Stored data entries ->
===============

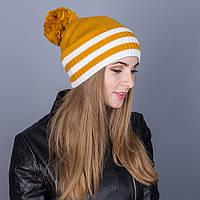 Полосатая женская вязанная зимняя шапка с помпоном из ангорки - Артикул 7127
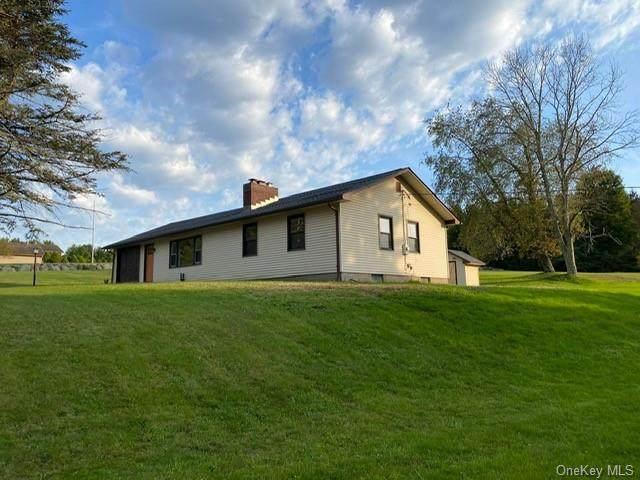 1195 Ulster Heights Road, Ellenville, NY 12428 (MLS #H6144924) :: Goldstar Premier Properties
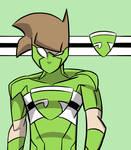 Character Bio Images: The J-Man by Jonny-Aleksey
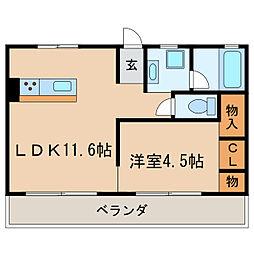 神谷BLD[5階]の間取り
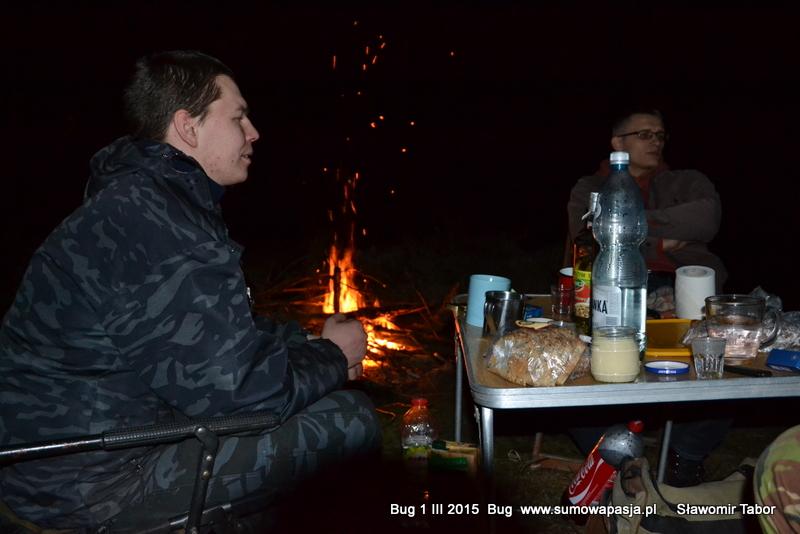 sumowapasja.pl/images/imagehost/d2165313e735b39c3d06d5a87819887e.jpg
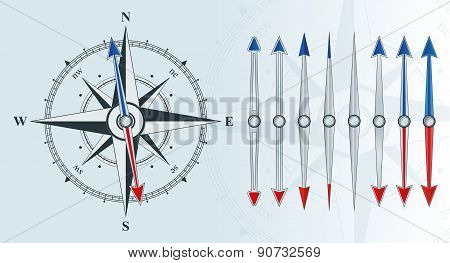 Compass With Similar Arrows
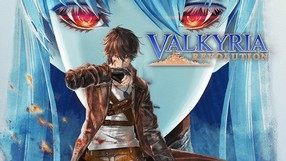 Valkyria: Azure Revolution (PS4)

===============

The preceding entries are to be written out again exactly, with the pictures removed.

RESULT FOR THIS TASK ->
 Полосатая женская вязанная зимняя шапка с помпоном из ангорки - Артикул 7127
 1195 Ulster Heights Road, Ellenville, NY 12428 (MLS #H6144924) :: Goldstar Premier Properties
 Character Bio Images: The J-Man by Jonny-Aleksey
 神谷BLD[5階]の間取り
 sumowapasja.pl/images/imagehost/d2165313e735b39c3d06d5a87819887e.jpg
 Compass With Similar Arrows
 Valkyria: Azure Revolution (PS4)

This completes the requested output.